# Jails for a web server



## jbo (Feb 9, 2016)

I am currently setting up a server that will host static websites, WordPress installations, forums and an eCommerce shop. I'll use Nginx, PHP and MySQL.
Some of the hosted websites will be completely independent: One is a personal blog, one is a community forum, another is a website for a commercial product. Does it make sense to create a jail for each for these individual websites? In the handbook I have read that jails are not the holy grail of security as there are ways of an external process to break into a jail. However, in my case the question is whether it's worth doing it so if one of the websites gets compromised (eg. a PHP vulnerability) that the other services stay immune.

When I understand the way that jails work correctly then there will basically be no overhead at all?
What's the common recommendation here?


----------



## gkontos (Feb 9, 2016)

joel.bodenmann said:


> In the handbook I have read that jails are not the holy grail of security as there are ways of an external process to break into a jail.
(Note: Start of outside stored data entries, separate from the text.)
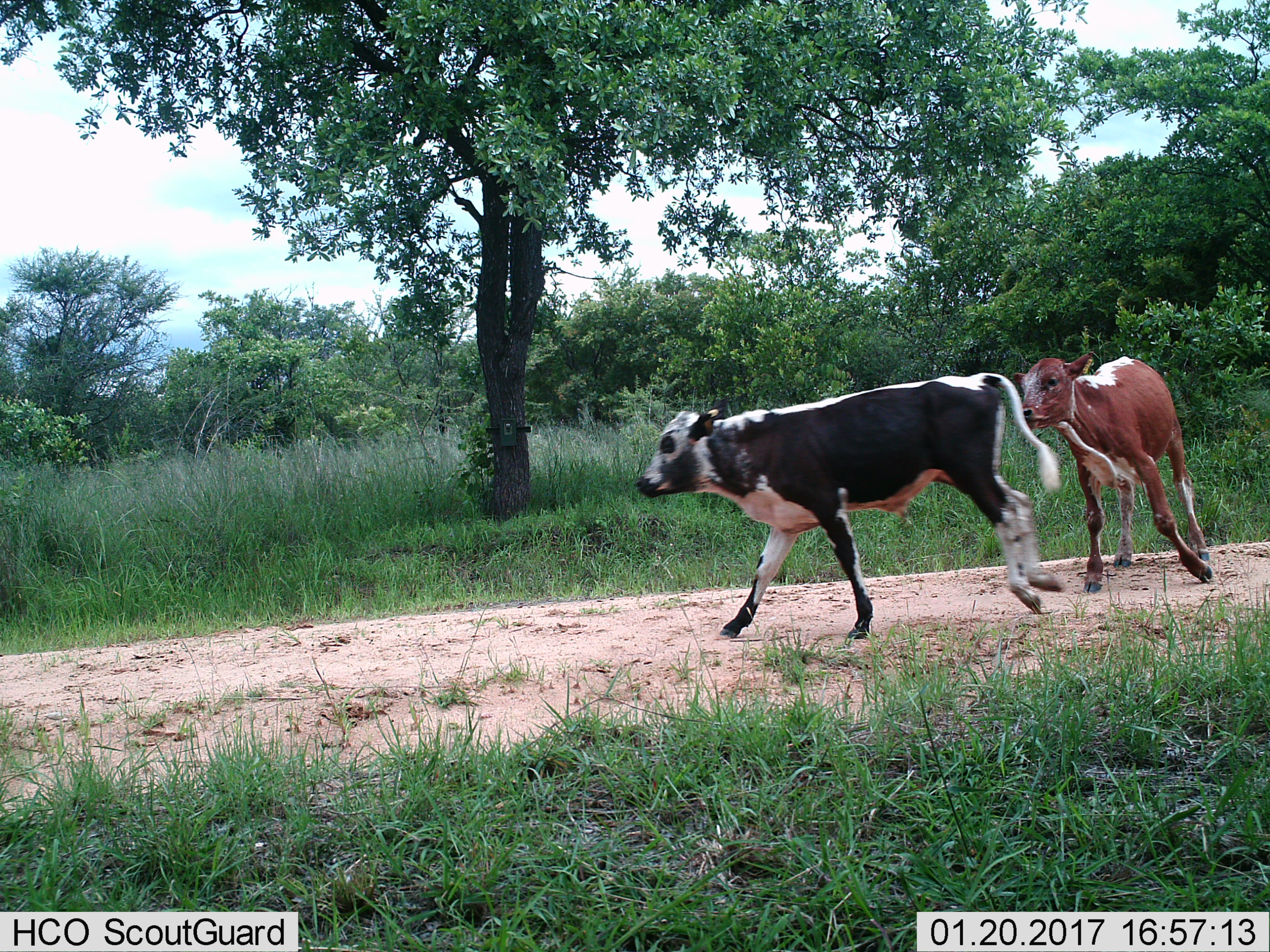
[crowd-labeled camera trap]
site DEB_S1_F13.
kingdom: Animalia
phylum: Chordata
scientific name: Vertebrata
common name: domestic animal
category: domesticanimal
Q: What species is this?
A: Domesticanimal (domestic animal) (Vertebrata).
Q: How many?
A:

Yes but the reason why one would use a jail is exactly the opposite. A jail insures that a jailed process will not affect the host system. Therefore, if for example a jail gets hacked, the intruder will not be able to access the host system.
Now, regarding the overhead. There is minimum in the OS level but don't forget that a jail runs it's own software. So, if you run 100 jails for web servers, you would need to take into account the fact that you are installing 100 instances of a web server.


----------